Sildenafil metabolism is principally mediated by the cytochrome-450 (CYP) isoforms 3A4 (major route) and 2C9 (minor route). Therefore, inhibitors of these isoenzymes may reduce Sildenafil clearance. Pharmacokinetic analysis of clinical trial data indicated a reduction in Sildenafil clearance when co-administered with CYP3A4 inhibitors (e.g. ketoconazole, erythromycin, cimetidine). Cimetidine (800 mg), a nonspecific CYP inhibitor, when co-administered with Sildenafil (50 mg) caused a 56% increase in plasma Sildenafil concentrations in healthy volunteers. When a single 100-mg dose of Sildenafil was administered with erythromycin, a specific CYP3A4 inhibitor, at a steady state (500 mg twice daily for 5 days), there was a 182% increase in Sildenafil systemic exposure (AUC). In addition, co-administration with the HIV protease inhibitor saquinavir, a CYP3A4 inhibitor, at a steady state (1200 mg thrice daily) resulted in a 140% increase in Sildenafil Cmax and a 210% increase in Sildenafil AUC. Sildenafil had no effect on saquinavir pharmacokinetics. Co-administration with the HIV protease inhibitor ritonavir, which is a highly potent P-450 inhibitor at a steady slate (500 mg twice daily) with Sildenafil (100-mg single dose) resulted in a 300% (4-fold) increase in Sildenafil Cmax and a 1000% (11-fold) increase in Sildenafil plasma AUC. Sildenafil had no effect on ritonavir pharmacokinetics. Stronger CYP3A4 inhibitors (e.g. ketoconazole and itraconazole) would be expected to have greater effects. When the dose of Sildenafil for subjects receiving potent CYP3A4 inhibitors was administered as recommended, the maximum free plasma Sildenafil concentration did not exceed 200 nM for any individual and was consistently well-tolerated.

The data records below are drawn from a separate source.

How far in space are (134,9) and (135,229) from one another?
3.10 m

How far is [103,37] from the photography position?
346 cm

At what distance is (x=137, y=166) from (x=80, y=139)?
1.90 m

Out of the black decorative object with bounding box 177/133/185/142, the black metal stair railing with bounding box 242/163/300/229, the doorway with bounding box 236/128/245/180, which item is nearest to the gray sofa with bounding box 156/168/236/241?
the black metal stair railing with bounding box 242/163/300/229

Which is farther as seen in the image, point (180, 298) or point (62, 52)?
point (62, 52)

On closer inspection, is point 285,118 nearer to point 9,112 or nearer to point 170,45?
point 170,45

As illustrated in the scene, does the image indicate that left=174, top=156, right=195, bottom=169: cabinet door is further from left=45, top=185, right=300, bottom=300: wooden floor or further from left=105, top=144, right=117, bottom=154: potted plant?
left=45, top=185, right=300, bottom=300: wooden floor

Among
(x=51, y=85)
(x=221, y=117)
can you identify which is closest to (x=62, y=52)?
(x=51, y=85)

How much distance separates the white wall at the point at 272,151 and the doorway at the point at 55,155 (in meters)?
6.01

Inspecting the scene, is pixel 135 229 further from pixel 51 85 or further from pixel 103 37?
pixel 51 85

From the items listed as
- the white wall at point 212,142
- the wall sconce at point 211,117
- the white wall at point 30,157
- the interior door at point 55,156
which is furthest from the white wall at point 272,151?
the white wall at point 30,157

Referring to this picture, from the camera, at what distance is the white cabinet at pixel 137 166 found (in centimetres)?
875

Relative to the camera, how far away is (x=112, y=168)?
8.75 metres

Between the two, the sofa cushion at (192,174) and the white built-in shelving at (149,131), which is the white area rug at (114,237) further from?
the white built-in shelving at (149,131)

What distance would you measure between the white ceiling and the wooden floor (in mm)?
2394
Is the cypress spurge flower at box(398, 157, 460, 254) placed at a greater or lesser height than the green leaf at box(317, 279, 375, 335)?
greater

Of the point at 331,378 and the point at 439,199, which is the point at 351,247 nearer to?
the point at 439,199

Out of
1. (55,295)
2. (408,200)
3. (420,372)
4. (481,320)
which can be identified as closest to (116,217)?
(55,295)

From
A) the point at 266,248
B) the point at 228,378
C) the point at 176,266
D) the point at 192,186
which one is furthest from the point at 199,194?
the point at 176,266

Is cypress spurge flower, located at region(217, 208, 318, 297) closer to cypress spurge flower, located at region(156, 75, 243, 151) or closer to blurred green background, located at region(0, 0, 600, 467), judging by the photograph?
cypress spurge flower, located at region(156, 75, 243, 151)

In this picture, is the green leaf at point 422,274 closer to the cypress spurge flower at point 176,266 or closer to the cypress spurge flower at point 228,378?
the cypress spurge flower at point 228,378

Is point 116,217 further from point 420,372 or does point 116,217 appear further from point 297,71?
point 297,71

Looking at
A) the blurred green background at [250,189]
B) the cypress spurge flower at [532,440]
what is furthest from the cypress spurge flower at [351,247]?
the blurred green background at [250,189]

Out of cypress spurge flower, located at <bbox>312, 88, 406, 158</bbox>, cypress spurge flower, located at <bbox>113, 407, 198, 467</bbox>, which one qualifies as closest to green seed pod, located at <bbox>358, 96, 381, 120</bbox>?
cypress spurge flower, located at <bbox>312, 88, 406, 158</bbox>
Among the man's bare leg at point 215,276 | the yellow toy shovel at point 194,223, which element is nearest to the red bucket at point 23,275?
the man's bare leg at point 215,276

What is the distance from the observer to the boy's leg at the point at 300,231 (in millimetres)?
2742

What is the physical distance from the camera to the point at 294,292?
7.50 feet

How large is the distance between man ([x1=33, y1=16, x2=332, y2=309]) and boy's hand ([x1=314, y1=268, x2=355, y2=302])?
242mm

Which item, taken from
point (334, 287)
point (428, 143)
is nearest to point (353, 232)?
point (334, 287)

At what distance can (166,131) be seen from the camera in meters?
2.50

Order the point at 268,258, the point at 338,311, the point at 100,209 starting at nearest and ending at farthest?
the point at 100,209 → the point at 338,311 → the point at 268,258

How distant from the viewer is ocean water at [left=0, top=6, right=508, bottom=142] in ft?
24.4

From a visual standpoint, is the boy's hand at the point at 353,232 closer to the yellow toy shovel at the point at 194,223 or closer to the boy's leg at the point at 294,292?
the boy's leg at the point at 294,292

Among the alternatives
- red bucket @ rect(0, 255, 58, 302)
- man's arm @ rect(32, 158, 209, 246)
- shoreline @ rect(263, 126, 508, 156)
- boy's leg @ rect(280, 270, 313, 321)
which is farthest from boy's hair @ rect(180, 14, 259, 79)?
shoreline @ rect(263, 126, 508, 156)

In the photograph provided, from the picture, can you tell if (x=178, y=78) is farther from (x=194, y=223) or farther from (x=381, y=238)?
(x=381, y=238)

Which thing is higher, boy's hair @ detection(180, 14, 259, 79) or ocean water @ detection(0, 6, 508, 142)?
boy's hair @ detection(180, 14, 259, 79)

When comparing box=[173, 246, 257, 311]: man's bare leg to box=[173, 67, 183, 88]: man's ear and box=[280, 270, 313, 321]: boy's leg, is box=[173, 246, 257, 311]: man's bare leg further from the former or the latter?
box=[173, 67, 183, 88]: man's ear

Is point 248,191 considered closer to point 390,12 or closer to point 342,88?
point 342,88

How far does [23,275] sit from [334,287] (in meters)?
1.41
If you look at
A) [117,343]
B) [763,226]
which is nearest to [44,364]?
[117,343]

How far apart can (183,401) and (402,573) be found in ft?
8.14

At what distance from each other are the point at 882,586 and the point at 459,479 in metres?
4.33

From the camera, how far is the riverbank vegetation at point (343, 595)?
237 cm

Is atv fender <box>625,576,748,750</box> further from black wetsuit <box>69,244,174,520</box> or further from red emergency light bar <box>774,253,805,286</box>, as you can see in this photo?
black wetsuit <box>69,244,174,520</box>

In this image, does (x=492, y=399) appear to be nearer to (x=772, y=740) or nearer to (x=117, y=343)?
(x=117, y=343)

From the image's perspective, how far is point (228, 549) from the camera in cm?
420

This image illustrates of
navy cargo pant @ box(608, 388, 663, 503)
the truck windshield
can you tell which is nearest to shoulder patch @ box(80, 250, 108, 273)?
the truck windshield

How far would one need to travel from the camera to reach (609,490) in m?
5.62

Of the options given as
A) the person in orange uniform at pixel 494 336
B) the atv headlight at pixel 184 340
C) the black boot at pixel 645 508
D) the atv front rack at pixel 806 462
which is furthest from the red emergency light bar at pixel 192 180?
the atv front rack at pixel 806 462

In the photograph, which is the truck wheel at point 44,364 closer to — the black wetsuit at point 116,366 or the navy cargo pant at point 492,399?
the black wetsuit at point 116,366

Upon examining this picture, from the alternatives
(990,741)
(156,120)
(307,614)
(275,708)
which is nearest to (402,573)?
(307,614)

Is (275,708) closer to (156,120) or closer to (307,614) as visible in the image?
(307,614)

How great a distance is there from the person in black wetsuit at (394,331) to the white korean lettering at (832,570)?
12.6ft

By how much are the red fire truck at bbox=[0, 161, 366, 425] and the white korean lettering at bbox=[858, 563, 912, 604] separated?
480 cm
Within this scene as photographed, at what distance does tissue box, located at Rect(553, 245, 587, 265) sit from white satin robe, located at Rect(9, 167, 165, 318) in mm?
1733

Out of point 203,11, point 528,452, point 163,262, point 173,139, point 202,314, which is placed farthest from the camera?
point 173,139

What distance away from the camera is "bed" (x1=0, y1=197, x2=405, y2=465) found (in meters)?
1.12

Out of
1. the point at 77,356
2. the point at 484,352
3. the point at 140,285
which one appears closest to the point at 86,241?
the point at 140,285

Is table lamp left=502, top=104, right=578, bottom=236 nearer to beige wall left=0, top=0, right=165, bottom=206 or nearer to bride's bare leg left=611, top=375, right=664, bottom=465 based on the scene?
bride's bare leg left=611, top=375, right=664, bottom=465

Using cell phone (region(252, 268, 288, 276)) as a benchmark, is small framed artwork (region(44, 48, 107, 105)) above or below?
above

Single doses of antacid (magnesium hydroxide/aluminum hydroxide) did not affect the bioavailability of Sildenafil.
Pharmacokinetic data from patients in clinical trials showed no effect on Sildenafil pharmacokinetics of CYP2C9 inhibitors (e.g. tolbutamide, warfarin), CYP2D6 inhibitors (e.g. selective serotonin re-uptake inhibitors, tricyclic anti-depressants), thiazide and related diuretics, angiotensin-converting enzyme (ACE inhibitors and calcium-channels blockers).
In normal healthy male volunteers, there was no evidence of an effect of azithromycin (500 mg daily for 3 days) on the AUC, Cmax, Tmax, elimination rate constant or subsequent half-life of Sildenafil or its major circulating metabolite.
Other Drugs: In vitro studies, Sildenafil is a weak inhibitor of the cytochrome P-450 isoforms 1A2, 2G9, 2C19, 2D6, 2E1 and 3A4 (IC50 >150 micromole). Given Sildenafil peek plasma concentrations of approximately 1 micromole after recommended doses, it is unlikely that Sildenafil will alter the clearance of substrates of these isoenzymes. In vivo studies, Sildenafil was shown to potentiate the hypotensive effects of acute and chronic nitrates. Therefore, use of nitric oxide donors, organic nitrates, or organic nitrites in any form either regularly or intermittently with Sildenafil is highly contraindicated.
In three specific drug-drug interaction studies, the α-blocker doxazosin (4 and 8 mg) and Sildenafil (25, 50 or 100 mg) were administered simultaneously to patients with benign prostatic hyperplasia (BPH) stabilized on doxazosin therapy. In these study populations, mean additional reductions of supine blood pressure of 7/7 mm Hg, 9/5 mm Hg and 8/4 mm Hg, respectively, were observed. When Sildenafil and doxazosin were administered simultaneously to patients stabilized on doxazoxin therapy, there were infrequent reports of patients who experienced symptomatic postural hypotension. These reports included dizziness and lightheadedness, but not syncope. Concomitant administration of Sildenafil to patients taking a-blocker therapy may lead to symptomatic hypotension in sensitive individuals.
No interaction was seen when Sildenafil (100 mg) was co-administered with amlodipine in hypertensive patients. The mean additional reduction on supine systolic blood pressure was 8 mmHg systolic and 7 mmHg diastolic. Analysis of the safety database showed no difference in the side/negative effect profile in patients taking Sildenafil with and without antihypertensive medication.
No significant interactions were shown with tolbutamide (250 mg) or warfarin (40 mg), both of which are metabolized by CYP2C9.
Sildenafil (50 mg) did not potentiate the increase in bleeding time caused by aspirin (150 mg).
Sildenafil (50 mg) did not potentiate the hypotensive effects of alcohol in healthy volunteers with maximum blood alcohol levels of 0.08% (80 mg/dL).